- [情報の活用]
a. 平安京の火事に関する文章で、矢印によってつながれている各段階をすべて、順番どおりに挙げてください。
b. 平安京の火事に関する文章をもとに、次の問いに答えてください。
(i) 当時の平安京の人口はどの程度とされているか。
(ii) 長明さんが一軒家で住んでいる山の名前は何か。
(iii) 方丈記に書かれていたとされる治承の出来事は何か。
c. 平安京の火事に関する文章のうち、「方丈記では、治承の竜巻は書かれてあったけど。」を含む語句で始まり「長明さん、火事によって、どれほどの家が焼けたかとつぶやく。」で終わる部分を、一字も変えずに再掲してください。

- [分析用テキスト]
☆ ☆ ☆
ちなみに、方丈記には書かれていないけど、治承の年号でも大火が発生している。
方丈記では、治承の竜巻は書かれてあったけど。
そもそも、平安京は、これ以外にも何度も火事に遭っている。

当時、平安京の人口は10万人から20万人程度。
それだけ多くの人が住んでいる一方で、消化設備は、ほとんどなかったと思う。
つまり、火事が発生したら、もうお手上げ状態。
長明さん、火事によって、どれほどの家が焼けたかとつぶやく。

当時の平安京は、

火事になる
 ↓
家が焼け落ちる
 ↓
家を建て直す
 ↓
また火事になる
 ↓
また家が焼け落ちる
 ↓
また家を建て直す

の無限ループだったと思われる。

で、長明さんの方丈の庵だけは、何の心配もいらないとある。
まーね、日野山にポツンと一軒家で住んでいるんだから、火事に遭う心配はないだろう。
もし、近所で火事が起きて、その火が近付いてきたとしても、方丈の庵は移動式。
逃げればすむだけ。
☆ ☆ ☆
- [提供された情報]

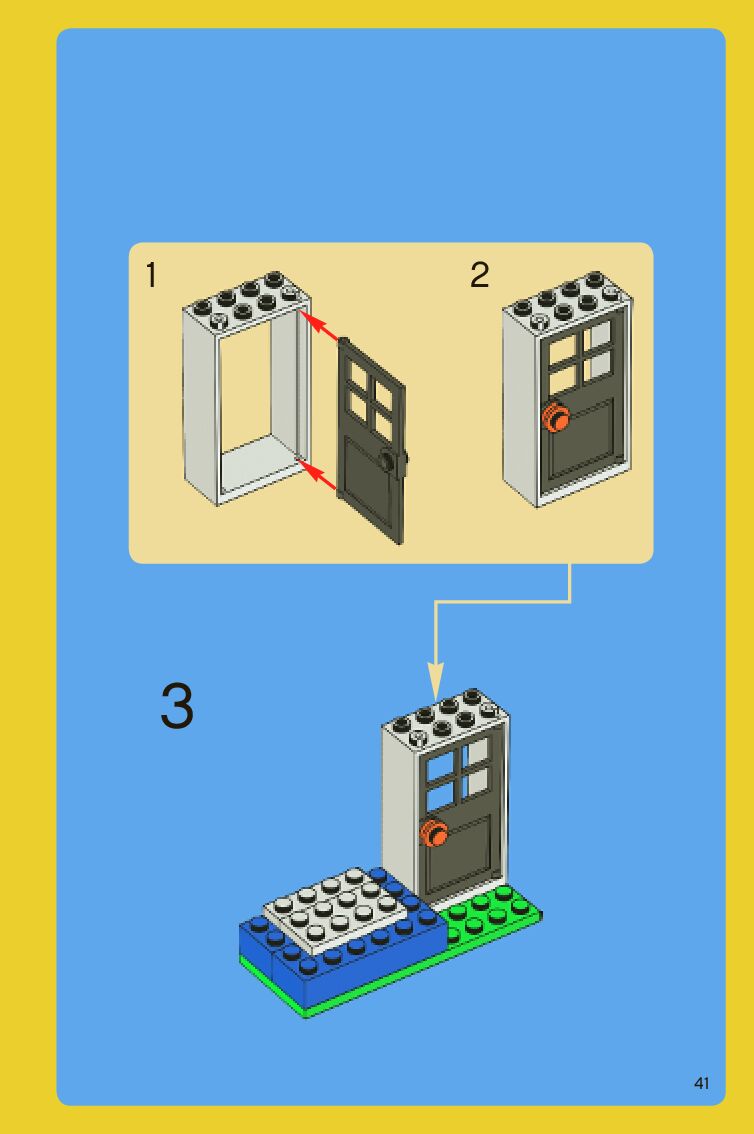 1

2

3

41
☆ ☆ ☆
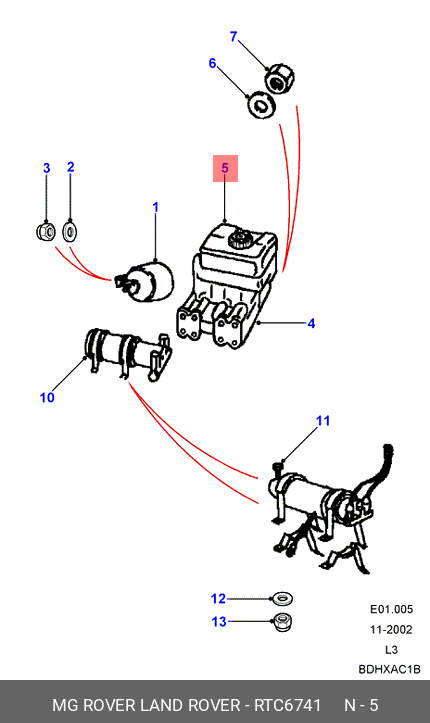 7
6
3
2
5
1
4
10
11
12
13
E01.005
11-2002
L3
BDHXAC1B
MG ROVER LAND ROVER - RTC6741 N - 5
☆ ☆ ☆
- [課題別の解答]
a.
火事になる
家が焼け落ちる
家を建て直す
また火事になる
また家が焼け落ちる
また家を建て直す

b.
(i) 10万人から20万人程度
(ii) 日野山
(iii) 竜巻

c.
方丈記では、治承の竜巻は書かれてあったけど。
そもそも、平安京は、これ以外にも何度も火事に遭っている。

当時、平安京の人口は10万人から20万人程度。
それだけ多くの人が住んでいる一方で、消化設備は、ほとんどなかったと思う。
つまり、火事が発生したら、もうお手上げ状態。
長明さん、火事によって、どれほどの家が焼けたかとつぶやく。